This past weekend, demonstrators in Bethlehem, Allentown, and Easton came together to protest and call for an end to police brutality in America.
The recent rise in outrage follows the killing of George Floyd, an unarmed black man from Minneapolis, at the hands of a police officer. Floyd’s death has since sparked outrage across the nation, with petitions flooding social media and various riots and protests forming in major cities. In an effort to support the greater Black Lives Matter cause, residents of the Lehigh Valley organized multiple events, with two taking place in Bethlehem and Allentown on May 30 and one in Easton on May 31.
The demonstration in Bethlehem began at 3 p.m. in Rose Garden Park. As the event organizers took to the stage, protesters with signs boasting various slogans quickly gathered. Many, as per state recommendations, wore face masks.
In their speeches, organizers encouraged attendees to speak up against racism in their everyday lives, as well as emphasizing the importance of registering to vote.
The initial organizer of the event, 2017 Liberty High School graduate Matty Fall, began planning the event only a day before; her anger over Floyd’s death fueled her the entire way.

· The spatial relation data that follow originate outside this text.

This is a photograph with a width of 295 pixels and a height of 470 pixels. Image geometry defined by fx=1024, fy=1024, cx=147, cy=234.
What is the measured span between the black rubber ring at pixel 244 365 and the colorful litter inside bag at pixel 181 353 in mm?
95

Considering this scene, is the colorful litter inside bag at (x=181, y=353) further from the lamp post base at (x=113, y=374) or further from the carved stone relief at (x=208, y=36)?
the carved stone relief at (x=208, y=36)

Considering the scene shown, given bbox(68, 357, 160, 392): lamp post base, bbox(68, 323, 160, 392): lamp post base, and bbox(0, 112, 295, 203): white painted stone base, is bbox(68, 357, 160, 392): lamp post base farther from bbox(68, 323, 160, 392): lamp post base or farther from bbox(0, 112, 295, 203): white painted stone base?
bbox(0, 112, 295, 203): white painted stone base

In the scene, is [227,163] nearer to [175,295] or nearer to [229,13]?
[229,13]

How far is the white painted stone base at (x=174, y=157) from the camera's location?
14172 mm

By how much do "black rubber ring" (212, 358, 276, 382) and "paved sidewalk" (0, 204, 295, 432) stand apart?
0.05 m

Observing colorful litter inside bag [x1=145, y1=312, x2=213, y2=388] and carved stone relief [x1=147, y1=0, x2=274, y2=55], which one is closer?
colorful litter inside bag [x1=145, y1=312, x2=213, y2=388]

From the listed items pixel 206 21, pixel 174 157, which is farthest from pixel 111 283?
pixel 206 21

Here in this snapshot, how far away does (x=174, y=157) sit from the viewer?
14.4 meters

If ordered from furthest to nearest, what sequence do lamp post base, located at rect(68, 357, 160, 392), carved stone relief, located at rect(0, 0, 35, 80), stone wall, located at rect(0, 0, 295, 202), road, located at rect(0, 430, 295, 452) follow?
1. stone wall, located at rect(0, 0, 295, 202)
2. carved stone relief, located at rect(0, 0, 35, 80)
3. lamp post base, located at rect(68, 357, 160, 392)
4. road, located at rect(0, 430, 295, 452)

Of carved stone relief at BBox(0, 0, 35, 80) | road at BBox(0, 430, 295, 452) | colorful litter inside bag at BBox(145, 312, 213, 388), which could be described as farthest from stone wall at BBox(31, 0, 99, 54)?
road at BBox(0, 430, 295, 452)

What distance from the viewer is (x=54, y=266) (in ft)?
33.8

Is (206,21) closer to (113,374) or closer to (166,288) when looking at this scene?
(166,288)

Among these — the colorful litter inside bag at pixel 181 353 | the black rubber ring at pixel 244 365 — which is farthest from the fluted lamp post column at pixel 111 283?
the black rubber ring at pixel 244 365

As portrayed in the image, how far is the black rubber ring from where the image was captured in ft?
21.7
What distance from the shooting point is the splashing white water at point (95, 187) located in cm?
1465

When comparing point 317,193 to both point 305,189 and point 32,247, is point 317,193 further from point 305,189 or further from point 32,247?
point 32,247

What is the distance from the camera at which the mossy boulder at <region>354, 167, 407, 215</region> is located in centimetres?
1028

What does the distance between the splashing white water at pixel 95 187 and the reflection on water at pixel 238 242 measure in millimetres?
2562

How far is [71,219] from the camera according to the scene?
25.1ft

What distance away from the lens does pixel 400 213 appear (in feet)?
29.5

“[What happened to George Floyd] was a racially motivated murder and it keeps happening again, and again, and again to my black brothers and sisters,” Fall said in her speech. “And I’m tired.”
Fall, who is currently studying criminal justice at John Jay College of Criminal Justice in New York City, did not expect the overwhelming turnout of the event.
“I whipped up a little poster and spread it everywhere we thought anybody could see it,” Fall said. “I thought maybe 30, 40 people maybe and that would’ve been enough by me.”
Instead, hundreds of supporters filled the streets of Bethlehem as they marched toward Bethlehem Public Library. Chants of “Black Lives Matter,” “no justice, no peace,” and “I can’t breathe,” echoed through the crowd, which stretched for blocks. Many passersby in cars and on sidewalks honked or cheered in support, while volunteers passed out water bottles.
Cyndria Pugh, a protester and a friend of the event’s organizers, marveled at the march’s turnout.
“I’m not from around here, but just seeing the amount of people that came out,” Pugh said. “Like, this started yesterday. And seeing how many people came out from around here — it’s amazing to see the town unite as one and be able to do this. It’s beautiful. I hope that more people as we’re walking can see it and maybe they’ll stop and they’ll join, or maybe they’ll just know more now and they’ll see that it’s okay to do this. It’s perfectly fine, it’s normal. We’re supposed to do this, we’re supposed to all care for each other and stand up for each other.”
Another protester, Bethlehem Catholic High School student Nicholas Abi-Daher, agrees with the importance of showing unity as a community.
“I think it’ll show the community that we’re able to come together regardless of race,” Abi-Daher said. “We can stick together for what’s right and show that we can overcome adversity.”
Once reaching Bethlehem Public Library, demonstrators gathered once more and continued to shout chants, as well as Floyd’s name. The Bethlehem Police began to block off roads leading to the protest and assisted stuck vehicles in turning around, but their appearance did not lead to any violence.
Scott Meixell, the Bethlehem deputy chief of police, was satisfied with the peaceful way in which the protest played out and was handled.
“Everybody was peaceful here, so it’s fine,” Meixell said. “That’s what we like to see. It’s unfortunate what happened in Minneapolis. We always do extensive training — constant training is how we prevent something like [George Floyd’s] death from happening. Being peaceful is the best way to be heard, your message gets clouded when you get violent.”
Many of the protesters, including Abi-Daher, were inspired to attend by a deep feeling of unjustness.
“Enough is enough,” Abi-Daher said. “We need to show unity across the nation, as you can see all around the country people are gathering. Let their voices be heard so we can actually put an end to racism or do as much as we can. I came out here personally today because I think what happened is sick overall. It’s just a horrible thing.”
This feeling of unfairness spreads, as well, to white allies. Charles Bingham, who attends Moravian Academy, desired to use his privilege to support the black community.
“I think what was done to George Floyd and the countless other victims of the corrupt police system and police brutality needs to be stopped,” Bingham said. “It was very wrong of the police officer and the others who stood watching him [kneel on Floyd’s neck]. I came today to show my support for the black community. I’m not black so I can’t understand how they feel, but I can use my privilege of being white to be heard … I recognize and want to help the black community during this time.”
Protest organizers hoped that the march would lead to local change within the Bethlehem precinct. Greater change to police forces nationwide seems to be a sentiment shared by demonstrators across the country.
Pugh, as well as the leaders of the Bethlehem march, encourage Lehigh Valley residents to do all they can in support of movements protesting against racism and police brutality.
“It’s not fair that people are standing by and just ignoring it,” Pugh said. “Even if they know about it, some people are just being oblivious to the fact that it’s going on and we will never be completely equal until everybody stands together as one. In general, for America, it’s ‘America the free and the equal.’ We will never be that unless we all stand together as one and come together united.”